Graham King

Solvitas perambulum

Setting up Monit on Ubuntu

Monit tells you if something goes wrong on your server, and tries to fix it. It can, for example, alert you:

  • When a process dies.
  • When a machine stops responding to network requests
  • When your machine has too high load average, memory consumption, or CPU usage.
  • When a file changes, hasn’t changed for a period of time, or grows beyond a certain size.

It can run a script of your choosing to attempt to fix the problem. It has an HTTP interface that shows you essential stats about the services you are monitoring. For detailed graphs, I recommend Munin.

Here’s how to get it working on Ubuntu:

Editing the config file

sudo apt-get install monit
sudo vim /etc/default/monit

Edit the single line to startup=1.

The config file that comes with monit is well commented, but just in case here’s the breakdown.

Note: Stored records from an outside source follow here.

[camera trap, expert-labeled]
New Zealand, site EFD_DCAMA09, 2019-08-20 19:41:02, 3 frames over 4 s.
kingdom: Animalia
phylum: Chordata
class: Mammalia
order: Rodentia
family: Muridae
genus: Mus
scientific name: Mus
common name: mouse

sudo vim /etc/monit/monitrc

Set Monit to check services every two minutes (120 seconds), and log to /var/log/daemon.log

set daemon 120
set logfile syslog facility log_daemon

Setup email alerts:

set mailserver localhost
set mail-format { from: monit@myserver.domain.com }
set alert sysadmin@domain.com

Switch on the HTTP interface, allow access from anywhere, and require a username and password. Make it a decent password, because the HTTP interface allows you to stop and start services.

set httpd port 2812
    use address myserver.domain.com
    allow 0.0.0.0/0.0.0.0
    allow myusername:mypassword

Monitor the machine itself:

check system myserver.domain.com
    if loadavg (1min) > 4 then alert
    if loadavg (5min) > 3 then alert
    if memory usage > 75% then alert
    if cpu usage (user) > 70% then alert
    if cpu usage (system) > 30% then alert
    if cpu usage (wait) > 20% then alert

Then monitor all the services running on that box.

If you monitor the totalcpu resource, note that is a percentage of all CPUs. On a 4 CPU machine, 25% represents a process consuming 100% of one CPU.

For the Apache monitor, the PID file is defined in /etc/apache2/envvars, and is usually /var/run/apache2.pid.

Here are the service monitoring lines from my config:

check process apache with pidfile /var/run/apache2.pid
    start program = "/etc/init.d/apache2 start" with timeout 20 seconds
    stop program  = "/etc/init.d/apache2 stop"
    if totalcpu > 20% for 2 cycles then alert
    if totalcpu > 20% for 5 cycles then restart

check process nginx with pidfile /var/run/nginx.pid
    start program = "/etc/init.d/nginx start"
    stop program = "/etc/init.d/nginx stop"

check process gearmand with pidfile /var/run/gearman/gearmand.pid
    start program = "/etc/init.d/gearman-job-server start"
    stop program = "/etc/init.d/gearman-job-server stop"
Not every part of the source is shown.